These are tough budget times, so it’s no surprise that cuts are being proposed in the City budget. The layoffs being proposed are obviously unfortunate and will result in more people being out-of-work, which doesn’t seem like it can have any positive impact on the overall economy, but that’s a topic best discussed elsewhere. Amid all the layoffs and department cuts being proposed, however, there’s a chance that an important proposed cut won’t get the attention it deserves: the closing of the West Side Community Branch Library.
The West Side branch library, located in an 1886 firehouse, has been serving the West Side community for decades. Since 2005, it has also been connecting to the William B. Cashin Senior Activity Center. The West Side branch library is considerably smaller than the main City Library on Pine Street, but its role is important. The library sits along Main Street where the dense Piscataquog and Notre Dame neighborhoods meet. The library provides a place for children and teens, including students from neighboring West High School, to gather after school; for seniors to gather; for new residents to find information; and of course for area residents to pick up a book.
Libraries may not show up as moneymakers on the city’s spreadsheets, but they are attractive and desirable assets for a neighborhood. Manchester’s underfunded transit system makes getting to the City Library either a hassle or a hike for residents without cars, and it removes an important institution from the city’s West Side. Prospective residents (not to mention current residents) looking for a vibrant, urban neighborhood want to be able to walk to a library, even a relatively small branch library. Properties within walking distance of a branch library can market their proximity, raising property values and strengthening the tax base. As more people are looking to move into vibrant, walkable, urban neighborhoods, the West Side branch library should prove to be a marketable asset whose operating costs will be offset by increased property values and economic development. If Manchester hopes to attract and retain residents, workers and businesses (and strengthen its property tax base), it needs to invest in and retain desirable civic assets like branch libraries.
Budget times are tough and the City is in an unenviable position, but closing the West Side branch library has long-term consequences and is a short-sighted way to balance the budget. Temporarily reduce hours and staffing if necessary, see if some work can be done by volunteers, solicit donations, but don’t permanently close the West Side branch library.

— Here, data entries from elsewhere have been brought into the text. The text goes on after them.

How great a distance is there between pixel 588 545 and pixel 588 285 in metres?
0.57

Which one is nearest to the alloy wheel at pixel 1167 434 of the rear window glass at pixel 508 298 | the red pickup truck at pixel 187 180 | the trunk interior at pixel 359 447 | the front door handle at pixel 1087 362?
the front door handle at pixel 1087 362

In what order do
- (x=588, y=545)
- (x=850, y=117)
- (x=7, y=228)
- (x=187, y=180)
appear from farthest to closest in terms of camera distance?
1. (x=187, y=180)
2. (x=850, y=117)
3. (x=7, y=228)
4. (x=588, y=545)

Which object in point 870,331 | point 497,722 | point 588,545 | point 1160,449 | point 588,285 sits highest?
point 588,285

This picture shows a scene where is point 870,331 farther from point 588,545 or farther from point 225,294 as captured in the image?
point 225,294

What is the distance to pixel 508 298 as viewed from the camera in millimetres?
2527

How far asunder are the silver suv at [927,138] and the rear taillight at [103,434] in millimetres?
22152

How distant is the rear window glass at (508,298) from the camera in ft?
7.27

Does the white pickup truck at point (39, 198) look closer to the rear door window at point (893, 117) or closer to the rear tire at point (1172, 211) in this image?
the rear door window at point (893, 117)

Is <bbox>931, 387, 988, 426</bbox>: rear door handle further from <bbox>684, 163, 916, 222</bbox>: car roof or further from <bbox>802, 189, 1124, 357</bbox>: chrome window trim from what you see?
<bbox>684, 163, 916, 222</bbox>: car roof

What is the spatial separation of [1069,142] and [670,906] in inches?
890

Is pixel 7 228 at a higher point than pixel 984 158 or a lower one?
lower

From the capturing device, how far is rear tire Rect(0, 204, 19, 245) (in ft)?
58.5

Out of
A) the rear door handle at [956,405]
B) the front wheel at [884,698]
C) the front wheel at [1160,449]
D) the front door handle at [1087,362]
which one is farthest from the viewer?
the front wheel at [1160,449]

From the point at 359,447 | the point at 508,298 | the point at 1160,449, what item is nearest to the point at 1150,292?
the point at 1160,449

The West Side aldermen are united in their opposition to the proposed closure, but their voices alone won’t spare the West Side branch library. Whatever ward you live in or which side of the river you live on, the closure of the West Side branch library will set a precedent for future cuts and be a setback to the long-term expansion of the city’s property tax base. There will be a public hearing on the mayor’s budget during a public hearing at Memorial High School on April 6. If you can’t attend, consider contacting your alderman and ask them to support the West Side branch library.
This is the first post in an ongoing LivableMHT series, Livable/Unlovable, that will comment on proposals, projects and other topics that are either good (Livable) or bad (Unlovable) from a livability/urban development viewpoint.